VORIGE WEEK, op 9 februari, was het precies vijftig jaar geleden dat de Partij van de Arbeid werd opgericht. De volgende dag vond in Zwolle het partijcongres plaats, maar van een viering van het gouden jubileum was geen sprake. Alleen een lichtreclame met de achtereenvolgende logo's die de partij voerde, verwees naar het vijftigjarig bestaan. Een nogal schrille tegenstelling met de uitbundige wijze waarop de veertigste verjaardag indertijd werd gevierd, en de vermeende 'honderd jaar sociaal-democratie in Nederland', twee jaar geleden. En dat terwijl de voorloper van de PvdA, de Sociaal Democratische Arbeiders Partij, nog wel in Zwolle is opgericht!

In 1995 volgde in de reeks feestelijke herdenkingen nog de tentoonstelling De rode droom - Een eeuw sociaal-democratie in Nederland, eigenlijk een jaar te laat. Die had als stille boodschap: dat is nu allemaal voorbij. Zelf schreef ik eerder al onder het pseudoniem 'Jacques de Kadt' over de sociaal-democratie in het Historisch Nieuwsblad een kleine satire met als kop 'Honderd jaar is te veel'.

Misschien was de partij dus wel uitgefeest, vorige week. Maar anderzijds viel er ook niet veel te vieren. In diezelfde week werd in de senaat de nederlaag van de partij bij de verdere privatisering van de Ziektewet fel in de schijnwerpers gezet, en keerde een meerderheid van de Tweede Kamer zich onder leiding van de PvdA tegen de voorstellen van PvdA-staatssecretaris Van de Vondervoort om Rotterdam op te delen in een stadsprovincie. De electorale aanhang van de partij daalde volgens een deze zelfde week gepubliceerde opiniepeiling tot 21,4 procent. Dat is iets minder dan de SDAP haalde bij de eerste verkiezingen na invoering van het algemeen (mannen)kiesrecht in 1918.

Het Zwolse congres leek sprekend op de andere congressen die de partij belegde sinds het WAO-debacle in juli 1991. De vertrouwensbreuk die toen ontstond tussen de politieke leiding enerzijds en achterban en electoraat anderzijds, is nooit meer geheeld.
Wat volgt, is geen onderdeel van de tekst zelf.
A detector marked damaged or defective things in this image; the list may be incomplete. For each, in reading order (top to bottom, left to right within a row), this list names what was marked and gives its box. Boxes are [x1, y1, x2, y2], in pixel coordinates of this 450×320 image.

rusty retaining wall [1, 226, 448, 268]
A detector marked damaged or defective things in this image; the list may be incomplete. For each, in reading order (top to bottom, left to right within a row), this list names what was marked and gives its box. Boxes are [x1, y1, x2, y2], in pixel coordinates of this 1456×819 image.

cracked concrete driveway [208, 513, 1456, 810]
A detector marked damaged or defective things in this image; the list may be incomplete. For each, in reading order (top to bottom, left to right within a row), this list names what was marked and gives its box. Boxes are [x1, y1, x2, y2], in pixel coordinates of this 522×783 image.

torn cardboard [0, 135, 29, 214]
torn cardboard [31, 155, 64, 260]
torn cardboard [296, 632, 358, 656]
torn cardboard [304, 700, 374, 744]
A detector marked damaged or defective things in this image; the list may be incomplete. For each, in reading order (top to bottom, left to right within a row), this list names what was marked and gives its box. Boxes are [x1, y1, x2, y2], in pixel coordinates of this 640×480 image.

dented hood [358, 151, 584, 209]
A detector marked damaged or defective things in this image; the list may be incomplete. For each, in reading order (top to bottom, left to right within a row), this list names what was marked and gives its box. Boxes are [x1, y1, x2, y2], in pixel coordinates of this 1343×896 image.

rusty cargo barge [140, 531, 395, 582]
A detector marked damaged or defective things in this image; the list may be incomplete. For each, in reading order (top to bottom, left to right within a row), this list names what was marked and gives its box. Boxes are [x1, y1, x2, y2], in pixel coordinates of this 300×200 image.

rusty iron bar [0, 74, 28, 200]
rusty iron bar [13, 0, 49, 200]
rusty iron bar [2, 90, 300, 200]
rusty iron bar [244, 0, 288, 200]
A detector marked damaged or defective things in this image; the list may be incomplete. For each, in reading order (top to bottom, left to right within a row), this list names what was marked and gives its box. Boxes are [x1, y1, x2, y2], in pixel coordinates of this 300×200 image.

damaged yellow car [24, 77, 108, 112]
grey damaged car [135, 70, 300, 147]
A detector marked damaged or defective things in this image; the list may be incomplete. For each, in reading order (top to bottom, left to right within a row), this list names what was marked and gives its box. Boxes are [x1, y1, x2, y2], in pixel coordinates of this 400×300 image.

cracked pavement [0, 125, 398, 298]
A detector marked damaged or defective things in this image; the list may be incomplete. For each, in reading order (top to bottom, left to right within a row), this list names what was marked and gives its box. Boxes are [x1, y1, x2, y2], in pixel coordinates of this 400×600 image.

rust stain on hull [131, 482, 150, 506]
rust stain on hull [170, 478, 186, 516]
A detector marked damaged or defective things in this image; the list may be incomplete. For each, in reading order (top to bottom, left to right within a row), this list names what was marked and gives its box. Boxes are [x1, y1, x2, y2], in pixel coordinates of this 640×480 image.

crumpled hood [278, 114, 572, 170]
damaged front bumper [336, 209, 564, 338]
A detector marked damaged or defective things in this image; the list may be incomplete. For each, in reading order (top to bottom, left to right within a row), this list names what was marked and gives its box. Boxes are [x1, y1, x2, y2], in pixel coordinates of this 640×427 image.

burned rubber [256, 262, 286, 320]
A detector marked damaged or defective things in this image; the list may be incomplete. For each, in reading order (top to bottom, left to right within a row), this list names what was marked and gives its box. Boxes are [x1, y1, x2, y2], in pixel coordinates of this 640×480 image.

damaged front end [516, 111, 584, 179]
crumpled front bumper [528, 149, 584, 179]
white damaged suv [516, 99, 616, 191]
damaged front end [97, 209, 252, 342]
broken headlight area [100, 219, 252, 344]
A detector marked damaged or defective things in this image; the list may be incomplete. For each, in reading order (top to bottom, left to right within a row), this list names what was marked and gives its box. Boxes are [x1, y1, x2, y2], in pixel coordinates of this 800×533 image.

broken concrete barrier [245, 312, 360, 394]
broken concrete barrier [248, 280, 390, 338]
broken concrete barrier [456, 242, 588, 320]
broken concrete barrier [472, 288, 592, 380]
Daarvan spreekt de ontwikkeling van ledental en electorale aanhang vanaf dat moment duidelijke taal: de steile val die toen bij beide optrad, is nooit meer goedgemaakt.

Om die breuk te helen werd eerst een bijzonder congres belegd in september 1991. Het moest zijn vertrouwen uitspreken in de bedenker van de WAO-ingreep, Wim Kok, en in die ingreep zelf - ook al was die nog niet eens vertaald in wetsontwerpen waarover politiek gedebatteerd kon worden. Het congres gaf ruimte aan teleurstelling en woede onder zijn afgevaardigden en sloot toen de rijen achter Kok. Maar het was niet overtuigd van de juistheid van diens beleid, het ging alleen maar stil morrend akkoord met de ontstane stand van zaken.

Als troostprijs werd een commissie ingesteld die een verdere studie over de sociale zekerheid zou opstellen. De voorzitter van die commissie verklaarde later dat hij eerst had gepeild bij Kok wat de uitkomst ervan moest zijn. Op een volgend congres (maart 1992) bepaalde de PvdA op basis van dit rapport haar opstelling over de verzorgingsstaat en sociale zekerheid, om deze daarna zo snel mogelijk te vergeten.

In feite werd dit patroon in Zwolle herhaald, met de herziening van de Ziektewet in de rol van bekorting van de WAO. Het werd een feest der herkenning. Iemand die een karikatuur van Jan Pronk speelde en in een dertien minuten durende 'vijf-minutenspeech' van de kansel galmde hoe erg het was in de Derde Wereld, maar dat het morgenrood gloorde als Nederland 0,8 procent van het nationaal inkomen voor 'ontwikkelingshulp' reserveerde; het congres beloonde dit geschmier met een ovatie. Kniertje Adelmund, die in het tableau de la troupe voor de authentieke emotie zorg moest dragen en de congresgangers bezwoer dat zij - ja, mensen vergeet dat niet - ook een hart had en tranen kon vergieten. De argumentatie van Kok die niet verder kwam dan dat dit alles nu eenmaal moest, omdat het zo in het regeerakkoord staat (wat niet eens waar is). En de argumentatie van de fractie: dit is de prijs die wij graag betalen voor het in stand houden (tijdens deze kabinetsperiode) van de hoogte en duur van de uitkeringen.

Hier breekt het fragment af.